5 questions to test your understanding

Score: 0 / 5
Question 1 Multiple Choice

A professor announces: 'Some students will find this exam difficult.' A student infers she means 'not all students will find it difficult.' What generates this inference?

AThe word 'some' is defined to mean 'not all' — it semantically excludes the possibility that all students will struggle
BThe maxim of quantity: if the professor knew all students would struggle, she would have said 'all'; by using the weaker term, she implicates she cannot assert the stronger one
CThe student is making a logical error — 'some' is compatible with 'all' and the inference is unwarranted
DThe inference is a presupposition triggered by 'some,' not an implicature generated by conversational norms
Question 2 Multiple Choice

A student claims: 'Some students passed' and 'Not all students passed' convey the same information, so there's no meaningful distinction. What is the key flaw in this reasoning?

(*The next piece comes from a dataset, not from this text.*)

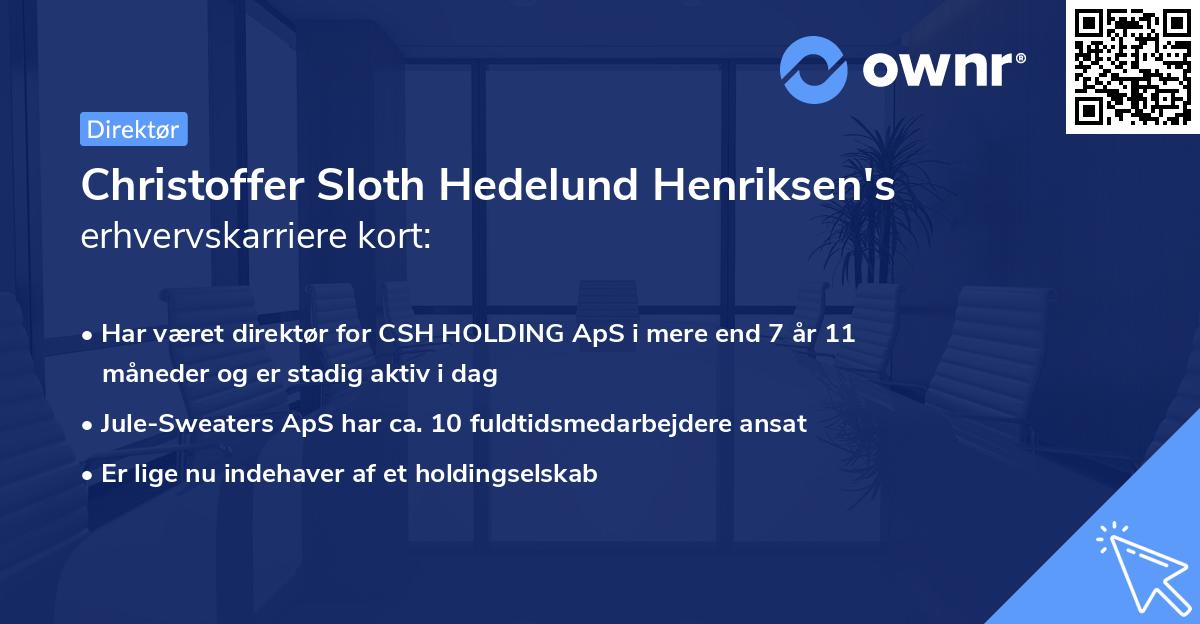 Christoffer Sloth Hedelund Henriksen's erhvervskarriere kort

AThe sentences are different only in register — 'some passed' is informal, 'not all passed' is formal
B'Some students passed' has 'not all' as a cancellable pragmatic implicature; 'Not all students passed' semantically asserts the exclusion and cannot be cancelled
C'Not all passed' is a stronger claim that entails 'some passed,' while 'some passed' does not entail 'not all passed'
DThere is no meaningful distinction — both sentences convey identical information in context
Question 3 True / False

'Some of the students attended the meeting — in fact, all of them did' is not a contradiction, which demonstrates that the inference from 'some' to 'not all' is a pragmatic implicature rather than part of the sentence's semantic meaning.

TTrue
FFalse
Question 4 True / False

Scalar implicatures, like semantic entailments, are fixed inferences that can seldom be cancelled without contradiction.

TTrue
FFalse
Question 5 Short Answer

Explain why the cancellability of scalar implicatures is evidence that they are pragmatic inferences rather than part of the literal semantic meaning of a sentence.